I may never attempt them now that I know; however, having learned that the whole process is complicated, I will never take another croissant for granted—especially the chocolate, gooey ones.
My home has become a writing and art den, and single living has its perks, yet I still wonder about partnership.
What do I wonder you might ask? I half jokingly wonder if learning how to make French baking will bring a good man. They say, after all, the way to a man’s heart is through his stomach, which is possibly the second heart on top of being the second brain anyway.
This leads me back to the effort involved in actually putting myself out there. Although I do not feel ready, I am mentally preparing for the day that I will try again…
Because as far as dating goes, I am hot mess and there have been so many dating fails. If you need a laugh please read on and learn from my mistakes.
Dating in the modern world can be a challenging task.
The various ways we meet people have expanded and yet the traditional date still stands as the best way to get to know someone. There are many suitable places and things to do for first dates or dates in general. My word of caution here is to be mindful who you arrive with and who you leave with. Try to be present and aware of yourself and others.
Here we go:
1. Several years back, I had a sweet Jack Russel Terrier who thought he was human.
He came with me everywhere, and this included dates. One summer night, I waited to be picked up and jumped into a vehicle which I thought belonged to my date, only to find a complete stranger. My dog figured this out before I did and he was so scared he lost control of his bladder. After several apologies and offering to clean the young man’s car, I cautiously exited the vehicle.
He said as I was leaving, “It is great to meet you—and you have the sweetest dog.” I sighed and smiled again, apologizing profusely. The lesson here is to be mindful of the car you are getting into. Another lesson is that we meet great people along the way—even in non-dating situations. Dogs provide a great way to meet people!

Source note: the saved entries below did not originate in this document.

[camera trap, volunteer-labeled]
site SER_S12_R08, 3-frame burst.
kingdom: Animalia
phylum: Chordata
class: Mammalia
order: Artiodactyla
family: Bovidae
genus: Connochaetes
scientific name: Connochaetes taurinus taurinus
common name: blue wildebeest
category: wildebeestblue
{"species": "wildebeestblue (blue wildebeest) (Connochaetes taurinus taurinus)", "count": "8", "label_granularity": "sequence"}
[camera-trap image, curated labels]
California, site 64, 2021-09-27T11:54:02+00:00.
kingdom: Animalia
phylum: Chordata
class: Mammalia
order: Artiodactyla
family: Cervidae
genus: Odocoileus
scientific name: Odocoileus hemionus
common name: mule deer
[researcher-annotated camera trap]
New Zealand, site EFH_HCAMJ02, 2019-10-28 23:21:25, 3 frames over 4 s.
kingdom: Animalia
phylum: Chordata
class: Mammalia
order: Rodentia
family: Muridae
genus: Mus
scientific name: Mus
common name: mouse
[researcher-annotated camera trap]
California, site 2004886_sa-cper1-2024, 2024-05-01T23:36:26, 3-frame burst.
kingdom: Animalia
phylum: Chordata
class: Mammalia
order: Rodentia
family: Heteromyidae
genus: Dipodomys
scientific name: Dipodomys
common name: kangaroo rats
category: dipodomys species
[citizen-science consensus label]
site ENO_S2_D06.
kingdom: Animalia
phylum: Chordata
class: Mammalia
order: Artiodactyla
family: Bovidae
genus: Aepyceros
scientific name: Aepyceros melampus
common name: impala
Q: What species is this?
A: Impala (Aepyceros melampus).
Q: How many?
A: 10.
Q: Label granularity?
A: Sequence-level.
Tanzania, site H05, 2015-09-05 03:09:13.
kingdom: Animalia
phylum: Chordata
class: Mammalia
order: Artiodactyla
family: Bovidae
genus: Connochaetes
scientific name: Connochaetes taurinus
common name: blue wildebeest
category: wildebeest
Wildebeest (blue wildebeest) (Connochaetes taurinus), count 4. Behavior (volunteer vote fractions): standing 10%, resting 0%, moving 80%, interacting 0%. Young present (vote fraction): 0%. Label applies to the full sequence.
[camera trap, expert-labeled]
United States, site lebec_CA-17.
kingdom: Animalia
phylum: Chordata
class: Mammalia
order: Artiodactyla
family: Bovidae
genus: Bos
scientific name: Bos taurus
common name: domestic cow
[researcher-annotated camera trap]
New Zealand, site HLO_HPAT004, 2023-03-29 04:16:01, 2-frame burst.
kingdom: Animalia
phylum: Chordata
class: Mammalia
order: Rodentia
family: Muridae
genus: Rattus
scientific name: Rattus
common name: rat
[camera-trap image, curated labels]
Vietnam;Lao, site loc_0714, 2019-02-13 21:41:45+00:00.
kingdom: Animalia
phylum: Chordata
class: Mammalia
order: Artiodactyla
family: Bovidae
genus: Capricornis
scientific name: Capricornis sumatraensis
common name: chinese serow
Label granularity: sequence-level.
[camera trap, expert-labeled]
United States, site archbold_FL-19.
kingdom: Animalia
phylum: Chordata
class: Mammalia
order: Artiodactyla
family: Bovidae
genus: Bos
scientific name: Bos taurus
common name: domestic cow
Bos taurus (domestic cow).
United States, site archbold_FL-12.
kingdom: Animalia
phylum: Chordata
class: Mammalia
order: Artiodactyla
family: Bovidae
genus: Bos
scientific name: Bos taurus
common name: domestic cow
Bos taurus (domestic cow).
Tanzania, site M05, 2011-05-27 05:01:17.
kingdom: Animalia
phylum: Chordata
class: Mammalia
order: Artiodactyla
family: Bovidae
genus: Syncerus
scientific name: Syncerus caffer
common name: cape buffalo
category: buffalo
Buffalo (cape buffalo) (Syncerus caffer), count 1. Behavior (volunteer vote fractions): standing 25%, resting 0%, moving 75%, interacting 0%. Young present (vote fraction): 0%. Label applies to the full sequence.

2. Another unskillful dating fiasco was set in a darkened upscale restaurant.
I was feeling a little on edge and nervous, and after a trip to the bathroom for some mirror self-talk, I returned to sit down at the wrong table.
The man I sat down with was also surprised, yet he listened as I placed my napkin in my lap and began to babble on. I was surprised when I felt a tap on my shoulder and my actual date asked if I was going to return to join him or finish the rest of the night with the stranger. My face turned a bright shade of crimson. Gratefully, my mistake helped release the tension between us, and what followed was laughter and an enjoyable evening.
3. Fast-forward a few years—in a movie theatre, I grabbed the wrong man’s hand during a frightening scene.
I didn’t realize it until my date looked over at me, puzzled, and then had a good laugh. The stranger, however, said nothing and let me hold on for dear life. Human beings are generally compassionate and kind.
4. My last and final fail I will share is the time I went on a dating hiking tour.
After using the washroom, I returned to a guided tour with my dress tucked nicely into my underpants. While touring and sightseeing, it wasn’t my date who noticed my undies, but a complete stranger and a gaggle of older women who had the best laughs of their lives.
I could go on and on forever. I dread first dates, but unfortunately, there is no other way to get to know someone. Even though I would like to fast-track through it all, I know there is no other way. So I am preparing, although I sincerely ask: can we really prepare?
I can proudly say, however, that I am ready to put my dating woes and fails to rest. At this life stage, I know who I am and what I want and need. If mishaps happen, I will laugh—for isn’t dating supposed to be fun?
We can often get consumed and overthink everything, scrutinizing and studying our romantic interactions, and yet this rarely helps us in the end.
What I have learned from my mishaps is we are human, and we have to put ourselves out there in order to get to know people. We are not alone in our mishaps, and everyone is nervous and excited during those preliminary encounters.
I might never feel ready—so maybe it is time to just begin.